Commercial Real Estate Cap Rate Calculator
Understanding Cap Rate in Commercial Real Estate
The Capitalization Rate, or "Cap Rate," is a fundamental metric used by commercial real estate investors to evaluate the profitability and return potential of an investment property. It represents the yield of a property over a one-year time horizon assuming the property is purchased with cash.
In simple terms, the Cap Rate indicates the expected rate of return that will be generated on a real estate investment property. This tool helps investors compare different investment opportunities quickly and efficiently.
The Cap Rate Formula
To calculate the Cap Rate, you must first determine the Net Operating Income (NOI) of the property. The formula is expressed as:
Cap Rate = (Net Operating Income / Current Market Value) × 100
Key Components of the Calculation
- Gross Potential Income: The total income the property would generate if 100% leased.
- Vacancy Loss: The amount of rental income lost due to unoccupied units or tenants failing to pay.
- Operating Expenses: Costs required to operate the property, including taxes, insurance, utilities, and management fees. (Note: This does not include mortgage interest or depreciation).
- Net Operating Income (NOI): Gross income minus operating expenses.
Example Calculation
Imagine you are looking at a retail strip mall with the following profile:
| Item | Value |
|---|---|
| Purchase Price | $2,500,000 |
| Annual Rental Income | $250,000 |
| Operating Expenses | $75,000 |
| Net Operating Income (NOI) | $175,000 |
| Resulting Cap Rate | 7.0% |
In this scenario, a 7% cap rate means the property yields a 7% annual return on its purchase price before any financing costs or taxes are considered.

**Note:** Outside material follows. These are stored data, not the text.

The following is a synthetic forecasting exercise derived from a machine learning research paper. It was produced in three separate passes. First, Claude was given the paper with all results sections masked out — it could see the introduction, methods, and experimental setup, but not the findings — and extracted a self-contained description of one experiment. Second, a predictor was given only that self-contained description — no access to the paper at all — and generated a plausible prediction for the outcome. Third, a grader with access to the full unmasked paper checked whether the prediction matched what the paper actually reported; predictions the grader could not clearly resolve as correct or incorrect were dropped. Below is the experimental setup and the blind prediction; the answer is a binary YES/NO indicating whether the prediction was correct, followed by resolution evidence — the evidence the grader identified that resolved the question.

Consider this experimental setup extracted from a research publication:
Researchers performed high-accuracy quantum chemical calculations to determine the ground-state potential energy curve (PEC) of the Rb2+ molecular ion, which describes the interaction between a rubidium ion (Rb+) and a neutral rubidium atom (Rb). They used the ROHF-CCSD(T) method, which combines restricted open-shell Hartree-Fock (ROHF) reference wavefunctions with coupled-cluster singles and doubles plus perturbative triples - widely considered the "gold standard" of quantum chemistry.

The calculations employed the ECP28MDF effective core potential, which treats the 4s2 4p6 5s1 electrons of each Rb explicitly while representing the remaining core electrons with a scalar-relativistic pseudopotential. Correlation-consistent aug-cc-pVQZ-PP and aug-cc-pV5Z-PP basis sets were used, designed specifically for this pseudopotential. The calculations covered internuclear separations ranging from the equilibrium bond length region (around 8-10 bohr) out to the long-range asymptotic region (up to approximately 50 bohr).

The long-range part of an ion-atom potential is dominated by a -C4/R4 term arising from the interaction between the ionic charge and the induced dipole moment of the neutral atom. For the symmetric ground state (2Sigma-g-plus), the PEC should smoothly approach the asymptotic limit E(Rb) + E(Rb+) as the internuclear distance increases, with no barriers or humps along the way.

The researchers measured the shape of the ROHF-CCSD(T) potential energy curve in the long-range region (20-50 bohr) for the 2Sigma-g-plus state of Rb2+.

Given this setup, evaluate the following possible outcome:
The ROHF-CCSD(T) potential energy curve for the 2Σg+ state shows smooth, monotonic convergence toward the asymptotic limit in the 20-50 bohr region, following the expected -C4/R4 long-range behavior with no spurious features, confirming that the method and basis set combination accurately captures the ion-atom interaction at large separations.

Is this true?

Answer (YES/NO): NO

What is a "Good" Cap Rate?
A "good" cap rate is subjective and depends heavily on the asset class and location. Lower cap rates (4% – 5%) are typically found in "Core" markets like New York or San Francisco where risk is perceived as lower. Higher cap rates (8% – 10%+) are often found in "Value-Add" opportunities or secondary markets where there might be higher risk but greater potential for cash flow.